Hi,

I've exhausted what references I could find without really coming up with a 
good way of doing this, so I am hoping someone can advise me on an efficient 
method of achieving the following outcome in OSG.

I have an arbitrary, large number of nodes scene that I don't control the 
contents of before it's loaded. (eg, assume a giant world scene that is created 
by an artist)

I would like to render the same scene in two views, without duplicating the 
nodes or assets (memory constraints). Lets say View A renders the scene as 
normal, View B renders the scene in an alternate mode (lets say, changes the 
output pixel from colour to greyscale for discussion purposes).
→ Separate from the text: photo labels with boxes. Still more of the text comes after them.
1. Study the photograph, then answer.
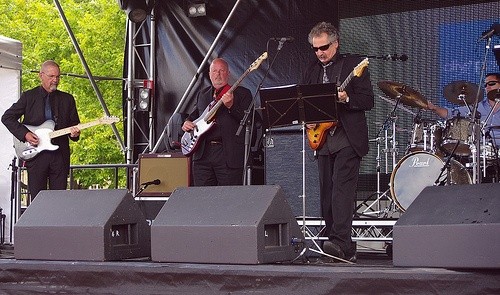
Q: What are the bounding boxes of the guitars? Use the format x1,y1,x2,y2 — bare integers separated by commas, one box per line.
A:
13,117,120,160
305,57,369,151
180,51,268,156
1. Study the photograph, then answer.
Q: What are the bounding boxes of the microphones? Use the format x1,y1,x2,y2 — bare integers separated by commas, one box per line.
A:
142,179,161,185
269,36,295,43
386,54,408,62
481,23,500,40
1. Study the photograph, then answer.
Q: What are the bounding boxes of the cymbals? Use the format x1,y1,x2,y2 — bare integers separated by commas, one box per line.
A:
488,126,500,129
443,81,484,106
377,80,428,109
487,88,500,102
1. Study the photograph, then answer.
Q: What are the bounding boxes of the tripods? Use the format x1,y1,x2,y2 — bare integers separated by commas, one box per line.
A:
355,93,403,217
260,82,356,265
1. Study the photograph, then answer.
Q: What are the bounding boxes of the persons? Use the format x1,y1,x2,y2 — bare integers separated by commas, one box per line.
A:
296,22,374,261
2,60,80,203
428,73,500,184
181,58,256,188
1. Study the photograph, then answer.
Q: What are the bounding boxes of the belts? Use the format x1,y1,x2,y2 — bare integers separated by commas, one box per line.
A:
210,140,222,144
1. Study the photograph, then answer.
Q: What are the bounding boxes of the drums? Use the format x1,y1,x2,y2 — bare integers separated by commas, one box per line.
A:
476,141,498,160
412,119,441,148
444,116,479,156
390,151,474,215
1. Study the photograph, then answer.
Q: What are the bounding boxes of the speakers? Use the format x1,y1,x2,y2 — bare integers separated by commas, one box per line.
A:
392,183,500,269
14,132,322,265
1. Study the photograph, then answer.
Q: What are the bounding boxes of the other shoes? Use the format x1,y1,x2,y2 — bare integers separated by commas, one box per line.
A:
322,241,344,263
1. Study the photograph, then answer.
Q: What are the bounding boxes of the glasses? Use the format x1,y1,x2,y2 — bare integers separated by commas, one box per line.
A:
311,42,333,52
483,80,500,88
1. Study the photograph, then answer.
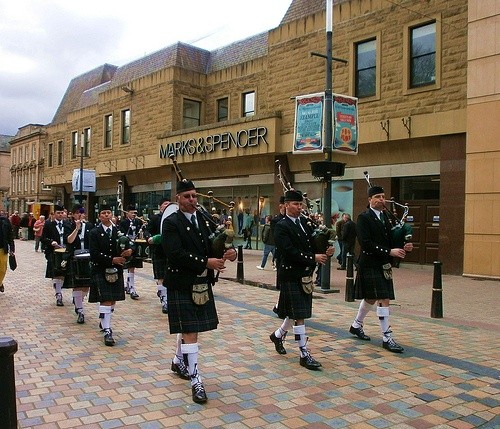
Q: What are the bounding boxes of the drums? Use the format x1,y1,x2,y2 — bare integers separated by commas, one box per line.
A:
131,239,149,259
72,253,92,280
54,248,67,270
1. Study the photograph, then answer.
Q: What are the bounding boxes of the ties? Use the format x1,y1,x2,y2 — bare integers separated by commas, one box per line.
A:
106,228,111,235
191,215,196,226
295,219,306,238
58,222,62,230
380,212,384,222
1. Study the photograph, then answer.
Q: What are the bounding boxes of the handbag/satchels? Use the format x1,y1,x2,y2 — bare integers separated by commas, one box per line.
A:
33,226,41,232
302,276,314,294
9,253,17,271
192,283,209,305
383,263,392,279
105,268,118,282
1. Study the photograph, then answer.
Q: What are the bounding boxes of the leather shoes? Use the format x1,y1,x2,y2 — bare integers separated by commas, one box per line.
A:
35,246,357,402
349,325,370,340
383,338,403,352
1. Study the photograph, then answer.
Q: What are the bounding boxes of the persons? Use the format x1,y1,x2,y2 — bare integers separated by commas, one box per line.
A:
335,213,359,271
349,186,413,351
273,195,286,318
244,209,254,249
0,209,36,240
0,216,15,292
258,212,339,284
34,216,46,252
161,179,237,403
44,205,89,325
87,205,134,348
114,202,172,313
270,190,335,368
211,206,228,227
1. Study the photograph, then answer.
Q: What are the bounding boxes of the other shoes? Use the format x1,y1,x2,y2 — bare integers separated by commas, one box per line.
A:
256,266,263,269
0,284,4,292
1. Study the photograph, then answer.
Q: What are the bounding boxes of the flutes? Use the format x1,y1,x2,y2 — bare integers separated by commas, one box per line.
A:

The current method uses a bool Uniform that is set on each camera and the 
fragment shader checks the bool to tell which view it is rendering in and 
changes the output pixel accordingly. This seems "bad" to me. It works, but 
surely there's got to be a better way than doing a branch (or multiple 
branches) in the fragment shader.

Ideally I would create two statesets (with optimal shaders etc), and switch 
between them at render time.

So I was thinking I might be able to use one of the various callback methods. 
Eg, I could attach an update callback to each model in the scene that checks 
"something" unique to each view, and sets the state as appropriate. However, 
I'm not sure if the update callback is called once for each view, or only once 
per frame etc. If the update callback is called per view, what's a fast way to 
check which view is the current render pass etc? Would a better method be to 
use the draw callback on Drawables perhaps?

Thank for any help/advice you can give me.